At interruption, update the restart packet defined in
`sample-repo/docs/harness/restart-protocol.md`.
Keep single-agent execution for tracks that still close safely,
and use multi-agent only for disjoint tracks.

This version stores long-running-task state and the conditions for multi-agent use in artifacts before coordination begins.

Comparison points: - The bad version depends on chat history as session memory. - The bad version reaches for multi-agent as a reflex. - The corrected version fixes feature lists, restart packets, and role ownership first.

Worked Example

Break FEATURE-002 into three stages.

  1. planner - fix scope and non-goals in FEATURE-002-plan.md - create tracks and verify checkpoints in sample-repo/docs/harness/feature-list.md
  2. coder - implement assignee-filter semantics and audit-log behavior as separate workstreams - run local verify inside each track
  3. reviewer / verifier - check docs drift, scope drift, verify results, and final report together

If a coder stops mid-task, the next operator uses restart-protocol.md to inspect the latest Progress Note and verify result, then decides whether work should resume in coder mode or return to planner mode first. In other words, the restart protocol is both a continuation mechanism and a role-reset mechanism.

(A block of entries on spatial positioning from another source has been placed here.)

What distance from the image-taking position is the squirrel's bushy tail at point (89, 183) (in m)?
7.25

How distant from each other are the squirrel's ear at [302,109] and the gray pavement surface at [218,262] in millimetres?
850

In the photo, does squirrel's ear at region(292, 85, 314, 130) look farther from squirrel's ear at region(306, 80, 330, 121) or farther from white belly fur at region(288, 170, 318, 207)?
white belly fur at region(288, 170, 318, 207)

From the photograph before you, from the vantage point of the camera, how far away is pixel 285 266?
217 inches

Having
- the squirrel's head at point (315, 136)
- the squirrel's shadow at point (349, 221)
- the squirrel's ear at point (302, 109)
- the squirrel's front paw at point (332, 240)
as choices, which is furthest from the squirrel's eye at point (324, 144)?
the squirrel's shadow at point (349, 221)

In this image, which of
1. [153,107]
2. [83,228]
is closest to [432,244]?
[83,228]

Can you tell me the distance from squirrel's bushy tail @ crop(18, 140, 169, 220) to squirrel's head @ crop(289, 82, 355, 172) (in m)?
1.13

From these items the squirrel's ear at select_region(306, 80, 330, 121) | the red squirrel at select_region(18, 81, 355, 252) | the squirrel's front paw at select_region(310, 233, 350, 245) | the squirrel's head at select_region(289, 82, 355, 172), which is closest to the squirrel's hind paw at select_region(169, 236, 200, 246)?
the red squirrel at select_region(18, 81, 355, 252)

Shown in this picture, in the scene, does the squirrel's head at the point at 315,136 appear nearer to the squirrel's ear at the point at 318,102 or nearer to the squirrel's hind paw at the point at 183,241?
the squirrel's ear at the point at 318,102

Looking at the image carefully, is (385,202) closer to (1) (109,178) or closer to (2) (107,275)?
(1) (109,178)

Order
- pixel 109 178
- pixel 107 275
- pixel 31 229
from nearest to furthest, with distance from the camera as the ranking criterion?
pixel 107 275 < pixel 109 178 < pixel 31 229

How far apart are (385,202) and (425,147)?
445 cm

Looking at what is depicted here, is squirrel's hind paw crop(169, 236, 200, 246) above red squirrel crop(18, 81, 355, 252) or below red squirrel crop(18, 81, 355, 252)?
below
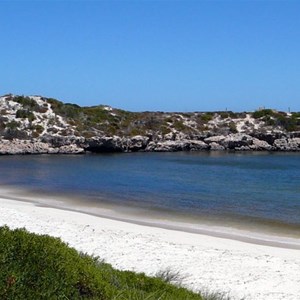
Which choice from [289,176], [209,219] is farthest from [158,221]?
[289,176]

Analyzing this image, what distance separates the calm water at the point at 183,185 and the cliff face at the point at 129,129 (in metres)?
18.5

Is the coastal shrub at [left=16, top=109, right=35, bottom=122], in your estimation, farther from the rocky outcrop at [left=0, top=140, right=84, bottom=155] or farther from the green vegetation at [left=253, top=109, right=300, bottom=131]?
the green vegetation at [left=253, top=109, right=300, bottom=131]

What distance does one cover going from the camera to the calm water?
2936cm

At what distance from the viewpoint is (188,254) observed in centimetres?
1727

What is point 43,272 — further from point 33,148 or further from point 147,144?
point 147,144

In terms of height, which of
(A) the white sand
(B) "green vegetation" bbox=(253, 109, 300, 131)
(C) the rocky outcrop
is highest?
(B) "green vegetation" bbox=(253, 109, 300, 131)

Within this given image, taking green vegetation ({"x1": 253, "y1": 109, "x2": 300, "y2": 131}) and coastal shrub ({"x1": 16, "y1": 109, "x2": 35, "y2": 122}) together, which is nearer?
coastal shrub ({"x1": 16, "y1": 109, "x2": 35, "y2": 122})

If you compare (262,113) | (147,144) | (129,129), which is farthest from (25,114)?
(262,113)

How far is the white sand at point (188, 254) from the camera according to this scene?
13.7m

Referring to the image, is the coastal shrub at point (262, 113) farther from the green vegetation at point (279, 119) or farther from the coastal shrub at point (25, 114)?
the coastal shrub at point (25, 114)

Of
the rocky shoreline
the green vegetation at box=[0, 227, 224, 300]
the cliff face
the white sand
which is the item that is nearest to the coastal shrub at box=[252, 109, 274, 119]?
the cliff face

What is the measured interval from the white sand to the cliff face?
64.3 metres

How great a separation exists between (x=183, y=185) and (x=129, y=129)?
57698 millimetres

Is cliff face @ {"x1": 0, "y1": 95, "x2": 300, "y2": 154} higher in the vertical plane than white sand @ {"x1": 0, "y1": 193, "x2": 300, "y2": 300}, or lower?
higher
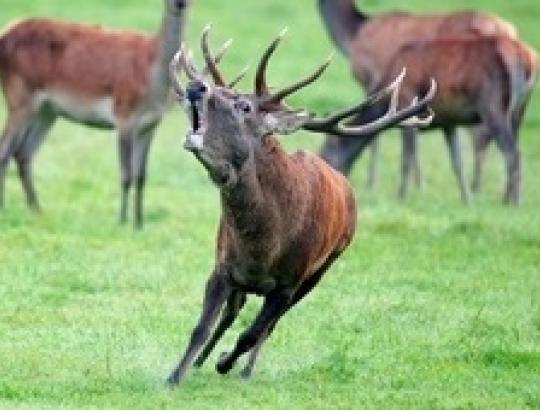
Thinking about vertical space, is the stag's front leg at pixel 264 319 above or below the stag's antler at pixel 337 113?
below

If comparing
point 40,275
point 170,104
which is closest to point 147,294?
point 40,275

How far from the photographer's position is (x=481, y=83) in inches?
609

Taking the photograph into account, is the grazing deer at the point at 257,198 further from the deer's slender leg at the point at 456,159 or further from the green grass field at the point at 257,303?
the deer's slender leg at the point at 456,159

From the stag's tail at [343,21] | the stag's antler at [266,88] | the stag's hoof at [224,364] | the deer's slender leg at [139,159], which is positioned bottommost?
the stag's tail at [343,21]

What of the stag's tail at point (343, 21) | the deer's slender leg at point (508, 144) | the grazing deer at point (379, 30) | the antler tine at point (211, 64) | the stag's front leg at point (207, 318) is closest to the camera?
the stag's front leg at point (207, 318)

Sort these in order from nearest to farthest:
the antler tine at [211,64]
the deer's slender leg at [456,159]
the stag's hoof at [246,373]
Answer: the antler tine at [211,64] → the stag's hoof at [246,373] → the deer's slender leg at [456,159]

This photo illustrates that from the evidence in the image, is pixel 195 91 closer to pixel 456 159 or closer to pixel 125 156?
pixel 125 156

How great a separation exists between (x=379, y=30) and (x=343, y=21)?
0.45 metres

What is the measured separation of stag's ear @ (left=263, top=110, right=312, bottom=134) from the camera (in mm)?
7785

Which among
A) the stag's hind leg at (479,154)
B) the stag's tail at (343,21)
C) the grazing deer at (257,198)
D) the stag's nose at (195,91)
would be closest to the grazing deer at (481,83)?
the stag's hind leg at (479,154)

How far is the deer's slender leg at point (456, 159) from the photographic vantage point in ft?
52.4

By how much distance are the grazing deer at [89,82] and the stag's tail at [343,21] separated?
13.3 ft

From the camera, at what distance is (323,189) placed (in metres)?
8.23

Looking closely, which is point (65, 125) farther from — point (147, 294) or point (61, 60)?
point (147, 294)
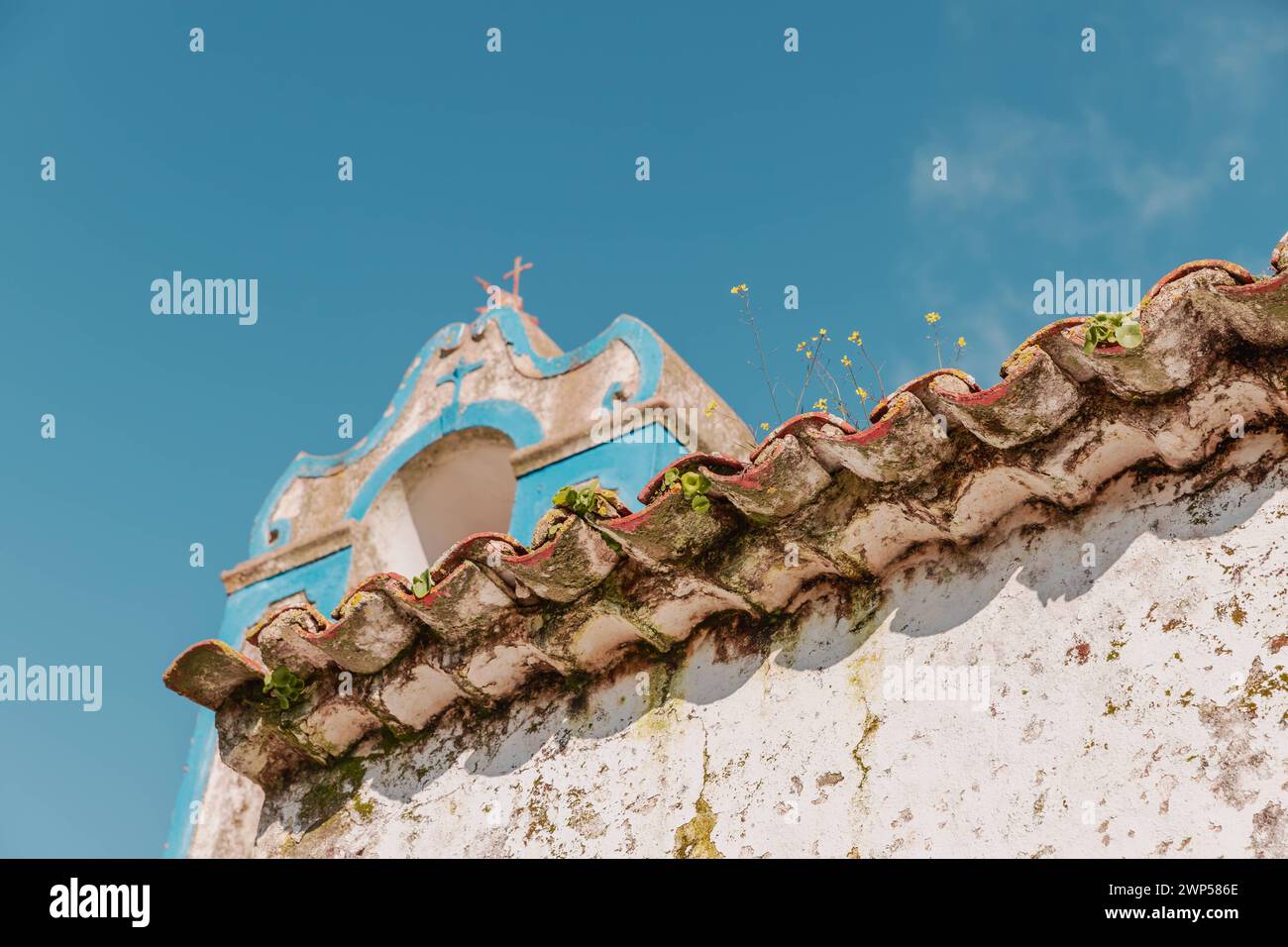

The key lesson from this example is that multi-agent work is not mainly about simultaneous execution. It is about responsibility separation supported by restartable artifacts.

Reader-facing Table

Long-running / Multi-agent Decision Card

Decision point Continue as single-agent when Split into multi-agent when Main artifact
feature list one track can close directly multiple disjoint tracks exist sample-repo/docs/harness/feature-list.md
restart packet one person can restore state safely handoff is expected across sessions or roles sample-repo/docs/harness/restart-protocol.md
role split planner and coder can stay one role safely planner / coder / reviewer / verifier reduce collisions sample-repo/docs/harness/multi-agent-playbook.md
plan one work package is enough checkpoints are needed per workstream sample-repo/tasks/FEATURE-002-plan.md

This card keeps the decision grounded in integration cost instead of surface complexity. Without a strong feature list and restart packet, multi-agent work is just parallelized state loss.

Exercises

  1. Split case C into planner, coder, and reviewer responsibilities.
  2. Restart a failed long-running task through a restart protocol.

Referenced Artifacts

  • sample-repo/docs/harness/feature-list.md
  • sample-repo/docs/harness/restart-protocol.md
  • sample-repo/docs/harness/multi-agent-playbook.md
  • sample-repo/tasks/FEATURE-002-plan.md

Source Notes / Further Reading

  • To revisit this chapter, start with sample-repo/docs/harness/feature-list.md, sample-repo/docs/harness/restart-protocol.md, sample-repo/docs/harness/multi-agent-playbook.md, and sample-repo/tasks/FEATURE-002-plan.md. Read multi-agent work only after the role split and restart packet are concrete.
  • For the backmatter path, see manuscript-en/backmatter/00-source-notes.md under ### CH11 Long-running Tasks and Multi-agent Work and manuscript-en/backmatter/01-reading-guide.md under ## Verification, Reliability, and Operations.

Chapter Summary

  • Long-running tasks need a feature list, a Progress Note, and a restart packet to keep state stable across sessions.
  • Multi-agent work is not the default. It becomes useful only when ownership and write scope can be split cleanly.
  • Once long-running task control is in place, the remaining problem is team-wide operation. The next chapter moves into roles, review budget, metrics, and repo hygiene.

Parity Notes

  • Japanese source: manuscript/part-03-harness/ch11-long-running-and-multi-agent.md
  • This English draft preserves the same long-running task model, restart rules, and role-ownership guidance as the Japanese chapter.